PLAN TO JOIN UP HEALTH AND SOCIAL CARE COMPLAINTS SYSTEMS
Plans have been published to bring together the health and social care complaints processes by focusing on the service user rather than the service provider. The plan would also end the need to make more than one complaint when the service extends beyond more then one provider.
The new unified arrangements, which will include complaints about children’s services, seek to resolve complaints locally. There will be a more personal and flexible approach to handling complaints and the new arrangements are designed to ensure early and effective resolution. People will no longer need to know about the organisational structure to make a complaint and where different organisations are concerned; one complaint will trigger the process. There will also be support for people making a complaint.
Research for the new arrangements revealed that some people are reluctant to complain direct to the services providers, such as GP or social worker, for fear of repercussions. To remove this barrier the proposals provide an option for complaints to be made to a primary care trust or to a local authority.

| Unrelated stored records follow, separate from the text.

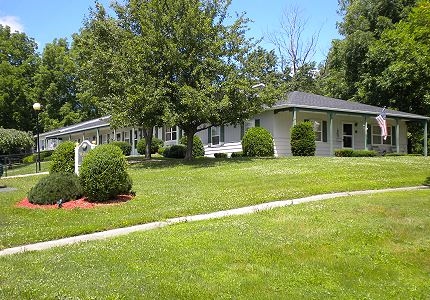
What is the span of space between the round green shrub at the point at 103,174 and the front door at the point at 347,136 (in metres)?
20.9

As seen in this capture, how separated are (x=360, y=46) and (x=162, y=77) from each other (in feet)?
77.4

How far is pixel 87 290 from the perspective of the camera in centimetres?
567

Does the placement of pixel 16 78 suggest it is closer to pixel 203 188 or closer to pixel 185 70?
pixel 185 70

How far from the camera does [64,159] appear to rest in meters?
15.4

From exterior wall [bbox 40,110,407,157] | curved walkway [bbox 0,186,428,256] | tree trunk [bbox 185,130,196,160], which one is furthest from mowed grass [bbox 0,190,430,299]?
exterior wall [bbox 40,110,407,157]

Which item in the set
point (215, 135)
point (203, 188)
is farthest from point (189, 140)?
point (203, 188)

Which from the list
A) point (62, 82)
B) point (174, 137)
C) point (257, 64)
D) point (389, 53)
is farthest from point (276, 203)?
point (62, 82)

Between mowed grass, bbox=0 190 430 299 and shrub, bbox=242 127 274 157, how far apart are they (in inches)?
594

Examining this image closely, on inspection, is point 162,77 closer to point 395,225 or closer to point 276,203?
point 276,203

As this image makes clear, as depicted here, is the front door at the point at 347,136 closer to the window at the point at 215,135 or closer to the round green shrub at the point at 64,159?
the window at the point at 215,135

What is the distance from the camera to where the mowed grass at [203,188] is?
34.6 feet

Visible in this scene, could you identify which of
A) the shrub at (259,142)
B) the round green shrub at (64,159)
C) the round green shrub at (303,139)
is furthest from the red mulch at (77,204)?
the round green shrub at (303,139)

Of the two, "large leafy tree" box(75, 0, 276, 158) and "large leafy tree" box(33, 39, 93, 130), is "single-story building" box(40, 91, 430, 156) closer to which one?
"large leafy tree" box(75, 0, 276, 158)

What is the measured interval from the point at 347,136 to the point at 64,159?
2085 cm
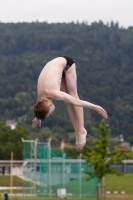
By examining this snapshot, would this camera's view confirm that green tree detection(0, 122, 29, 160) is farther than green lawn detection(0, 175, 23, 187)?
Yes

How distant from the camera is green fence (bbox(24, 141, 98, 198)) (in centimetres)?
5678

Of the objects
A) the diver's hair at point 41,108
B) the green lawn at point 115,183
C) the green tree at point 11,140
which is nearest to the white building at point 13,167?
the green tree at point 11,140

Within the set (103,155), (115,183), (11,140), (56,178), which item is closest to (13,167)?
(11,140)

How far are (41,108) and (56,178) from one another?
151 feet

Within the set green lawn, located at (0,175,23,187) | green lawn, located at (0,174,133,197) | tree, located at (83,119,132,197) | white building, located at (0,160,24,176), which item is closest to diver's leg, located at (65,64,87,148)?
tree, located at (83,119,132,197)

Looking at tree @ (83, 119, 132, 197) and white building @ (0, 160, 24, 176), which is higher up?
white building @ (0, 160, 24, 176)

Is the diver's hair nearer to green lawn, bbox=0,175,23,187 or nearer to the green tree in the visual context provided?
green lawn, bbox=0,175,23,187

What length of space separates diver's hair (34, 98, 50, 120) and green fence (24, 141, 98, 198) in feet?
143

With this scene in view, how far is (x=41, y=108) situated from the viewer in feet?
40.4

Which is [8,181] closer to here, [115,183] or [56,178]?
[115,183]

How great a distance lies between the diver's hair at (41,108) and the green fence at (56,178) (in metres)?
43.6

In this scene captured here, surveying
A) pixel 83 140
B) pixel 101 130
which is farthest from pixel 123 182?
pixel 83 140

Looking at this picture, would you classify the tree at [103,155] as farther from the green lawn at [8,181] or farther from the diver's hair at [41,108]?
the green lawn at [8,181]

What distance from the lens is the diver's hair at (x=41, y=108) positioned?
484 inches
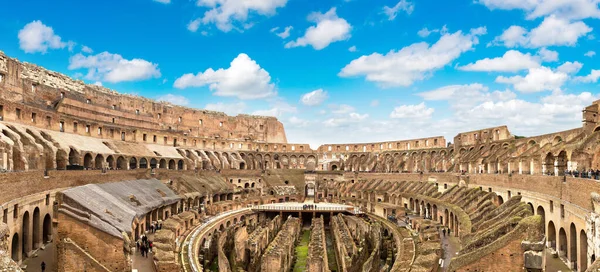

The handling of complaints will also be sharpened up. Problems currently occur where there are communication failures or service delivery problems between several providers. Cross boundary complaints have been notoriously difficult to resolve and in a number of cases it only became apparent that another organisational group was responsible for a problem when the complaint procure reached the closing stage. The new arrangements will ensure that a service user centred perspective of the total service is taken on receipt of the complaint.
Primary care trusts and local authorities will be responsible for setting up the new arrangements and all service providers will be monitored to ensure that complaints are handled effectively and that the feedback gained from the process is used to improve services.
Consultation on the proposals will end on 17th October 2007.